- **Brief**: Make an exact copy of the entries, taking out every picture.

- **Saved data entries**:

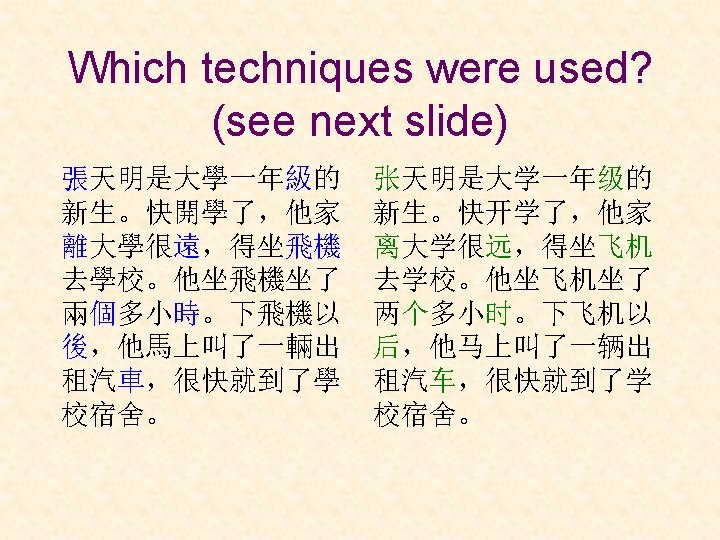 Which techniques were used? (see next slide)

張天明是大學一年級的新生。快開學了，他家離大學很遠，得坐飛機去學校。他坐飛機坐了兩個多小時。下飛機以後，他馬上叫了一輛出租汽車，很快就到了學校宿舍。

张天明是大学一年级的新生。快开学了，他家离大学很远，得坐飞机去学校。他坐飞机坐了两个多小时。下飞机以后，他马上叫了一辆出租汽车，很快就到了学校宿舍。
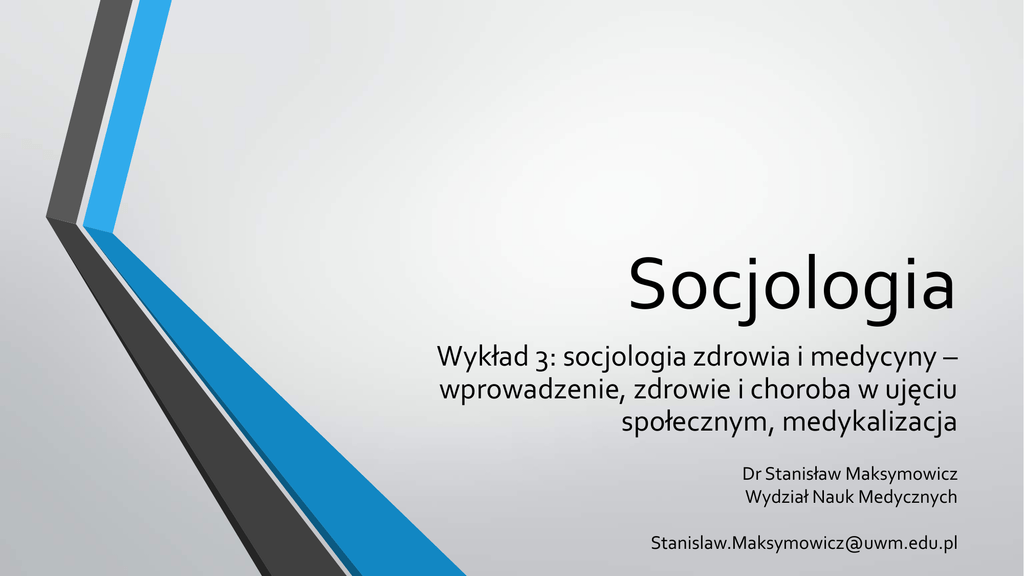 Socjologia

Wykład 3: socjologia zdrowia i medycyny – wprowadzenie, zdrowie i choroba w ujęciu społecznym, medykalizacja

Dr Stanisław Maksymowicz
Wydział Nauk Medycznych

Stanislaw.Maksymowicz@uwm.edu.pl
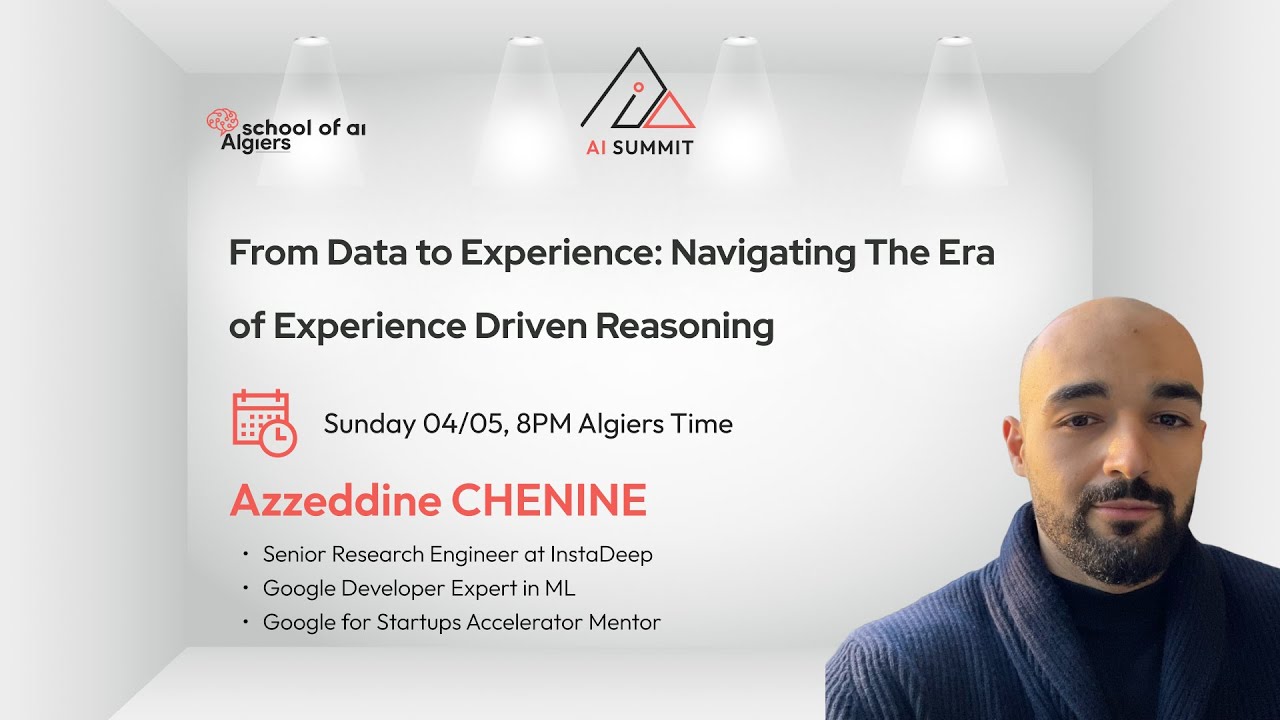 school of ai
Algiers

AI SUMMIT

From Data to Experience: Navigating The Era of Experience Driven Reasoning

Sunday 04/05, 8PM Algiers Time

Azzeddine CHENINE

• Senior Research Engineer at InstaDeep
• Google Developer Expert in ML
• Google for Startups Accelerator Mentor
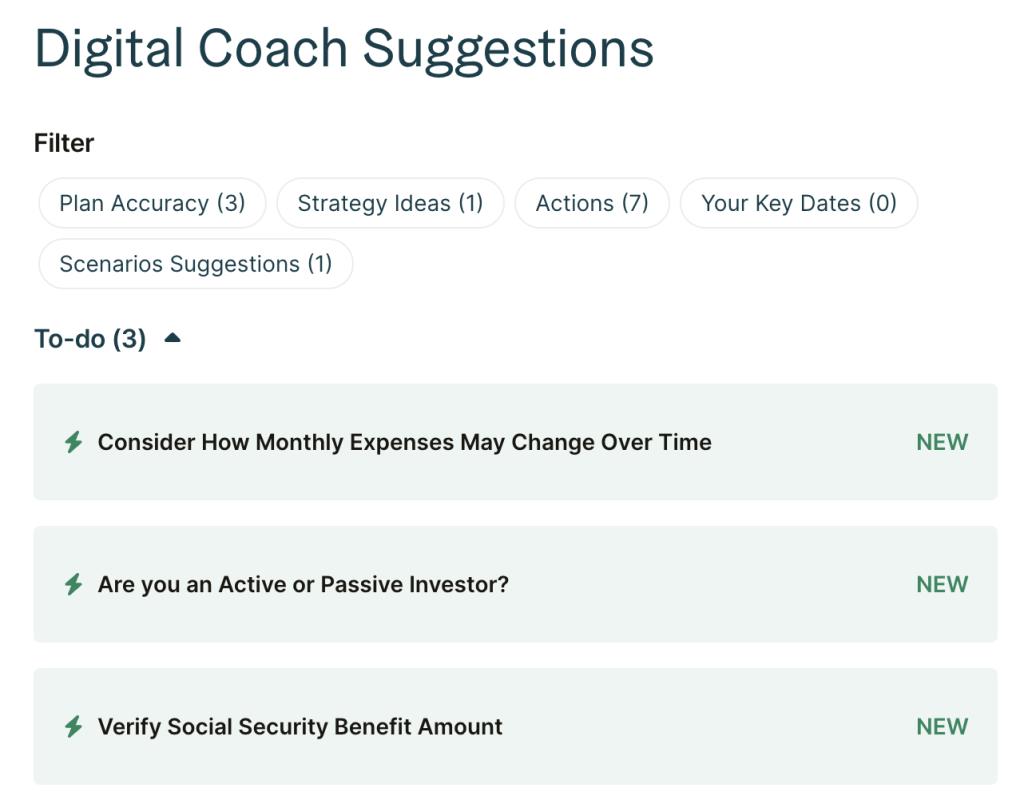 Digital Coach Suggestions

Filter

Plan Accuracy (3)

Strategy Ideas (1)

Actions (7)

Your Key Dates (0)

Scenarios Suggestions (1)

To-do (3)

Consider How Monthly Expenses May Change Over Time

NEW

Are you an Active or Passive Investor?

NEW

Verify Social Security Benefit Amount

NEW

- **Result**:
 Which techniques were used? (see next slide)

張天明是大學一年級的新生。快開學了，他家離大學很遠，得坐飛機去學校。他坐飛機坐了兩個多小時。下飛機以後，他馬上叫了一輛出租汽車，很快就到了學校宿舍。

张天明是大学一年级的新生。快开学了，他家离大学很远，得坐飞机去学校。他坐飞机坐了两个多小时。下飞机以后，他马上叫了一辆出租汽车，很快就到了学校宿舍。
 Socjologia

Wykład 3: socjologia zdrowia i medycyny – wprowadzenie, zdrowie i choroba w ujęciu społecznym, medykalizacja

Dr Stanisław Maksymowicz
Wydział Nauk Medycznych

Stanislaw.Maksymowicz@uwm.edu.pl
 school of ai
Algiers

AI SUMMIT

From Data to Experience: Navigating The Era of Experience Driven Reasoning

Sunday 04/05, 8PM Algiers Time

Azzeddine CHENINE

• Senior Research Engineer at InstaDeep
• Google Developer Expert in ML
• Google for Startups Accelerator Mentor
 Digital Coach Suggestions

Filter

Plan Accuracy (3)

Strategy Ideas (1)

Actions (7)

Your Key Dates (0)

Scenarios Suggestions (1)

To-do (3)

Consider How Monthly Expenses May Change Over Time

NEW

Are you an Active or Passive Investor?

NEW

Verify Social Security Benefit Amount

NEW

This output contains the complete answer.